◆ Excerpts from a spatial reasoning dataset:
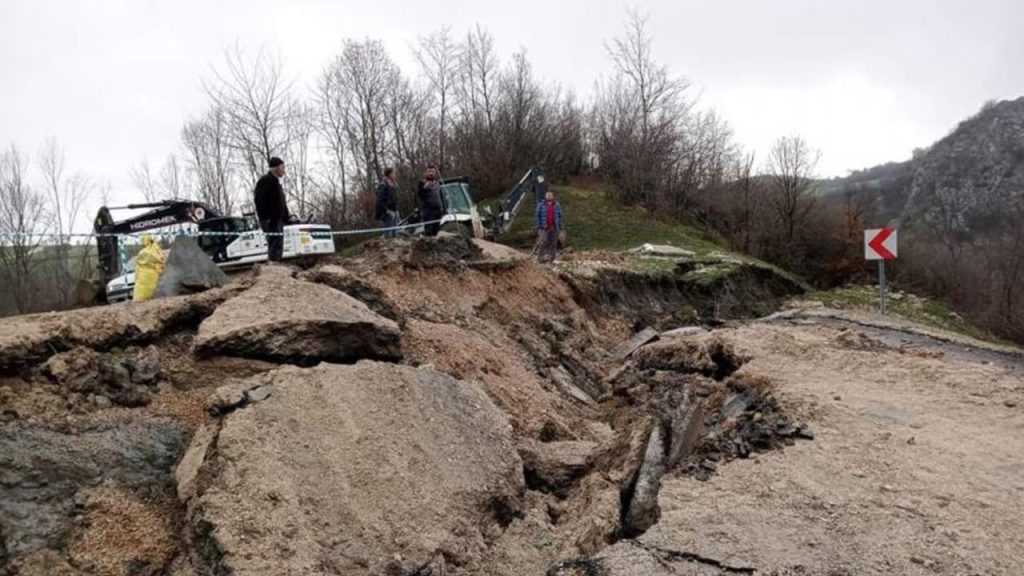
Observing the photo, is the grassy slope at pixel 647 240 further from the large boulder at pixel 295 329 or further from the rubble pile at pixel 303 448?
the large boulder at pixel 295 329

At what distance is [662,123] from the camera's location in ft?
94.7

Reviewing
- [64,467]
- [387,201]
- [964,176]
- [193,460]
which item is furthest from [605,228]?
[964,176]

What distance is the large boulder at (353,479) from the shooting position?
3.93 m

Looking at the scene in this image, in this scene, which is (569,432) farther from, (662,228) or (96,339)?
(662,228)

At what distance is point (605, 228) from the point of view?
910 inches

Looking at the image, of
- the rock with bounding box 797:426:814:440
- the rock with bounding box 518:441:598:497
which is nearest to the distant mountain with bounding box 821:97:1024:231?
the rock with bounding box 797:426:814:440

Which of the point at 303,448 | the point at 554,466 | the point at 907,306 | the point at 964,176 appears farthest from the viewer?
the point at 964,176

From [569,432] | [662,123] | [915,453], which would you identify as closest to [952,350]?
[915,453]

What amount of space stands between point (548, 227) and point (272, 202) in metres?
6.50

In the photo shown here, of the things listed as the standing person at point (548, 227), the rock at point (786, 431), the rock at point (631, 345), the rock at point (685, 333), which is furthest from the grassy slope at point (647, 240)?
the rock at point (786, 431)

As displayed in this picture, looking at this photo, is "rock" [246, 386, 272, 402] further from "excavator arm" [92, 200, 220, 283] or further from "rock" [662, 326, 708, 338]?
"excavator arm" [92, 200, 220, 283]

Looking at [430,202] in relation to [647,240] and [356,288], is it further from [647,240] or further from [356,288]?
[647,240]

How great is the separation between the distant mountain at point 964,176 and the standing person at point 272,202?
4594 centimetres

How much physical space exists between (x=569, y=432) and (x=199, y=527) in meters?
3.33
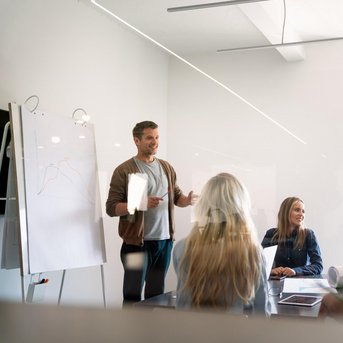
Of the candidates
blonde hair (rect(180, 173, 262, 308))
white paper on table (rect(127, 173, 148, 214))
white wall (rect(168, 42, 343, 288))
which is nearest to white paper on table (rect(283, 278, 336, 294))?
white wall (rect(168, 42, 343, 288))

◆ GIVEN EXERCISE:
Repeat the entire listing above word for word, leaving out the pictures.

◆ FINAL RESULT:
Observing the photo, is the grassy slope at pixel 647 240 further from the large boulder at pixel 295 329 or further from the rubble pile at pixel 303 448?
the large boulder at pixel 295 329

At what distance is [662,123] from the camera's location in ft?
94.7

Reviewing
- [64,467]
- [387,201]
- [964,176]
- [193,460]
which item is furthest from [605,228]?
[964,176]

What distance is the large boulder at (353,479) from the shooting position?
3.93 m

Looking at the scene in this image, in this scene, which is (569,432) farther from, (662,228) or (96,339)?
(662,228)

At what distance is point (605, 228) from the point of view?
910 inches

Looking at the image, of
- the rock with bounding box 797:426:814:440
- the rock with bounding box 518:441:598:497
which is nearest to the distant mountain with bounding box 821:97:1024:231?
the rock with bounding box 797:426:814:440

Which of the point at 303,448 | the point at 554,466 | the point at 907,306 | the point at 964,176 appears farthest from the viewer?
the point at 964,176

From [569,432] | [662,123] | [915,453], which would you identify as closest to [952,350]?
[915,453]

What amount of space stands between point (548, 227) and point (272, 202) in metres?
6.50

In the photo shown here, of the things listed as the standing person at point (548, 227), the rock at point (786, 431), the rock at point (631, 345), the rock at point (685, 333), which is furthest from the grassy slope at point (647, 240)?
the rock at point (786, 431)

As displayed in this picture, looking at this photo, is "rock" [246, 386, 272, 402] further from "excavator arm" [92, 200, 220, 283] or further from "rock" [662, 326, 708, 338]?
"excavator arm" [92, 200, 220, 283]

Looking at [430,202] in relation to [647,240] and [356,288], is it further from [647,240] or further from [356,288]?
[647,240]

How great is the separation between the distant mountain at point 964,176 and the standing person at point 272,202?
4594 centimetres

How much physical space exists between (x=569, y=432) and (x=199, y=527) in meters?
3.33
Of the candidates
blonde hair (rect(180, 173, 262, 308))
white paper on table (rect(127, 173, 148, 214))
white wall (rect(168, 42, 343, 288))
which is nearest to white paper on table (rect(283, 278, 336, 294))?
white wall (rect(168, 42, 343, 288))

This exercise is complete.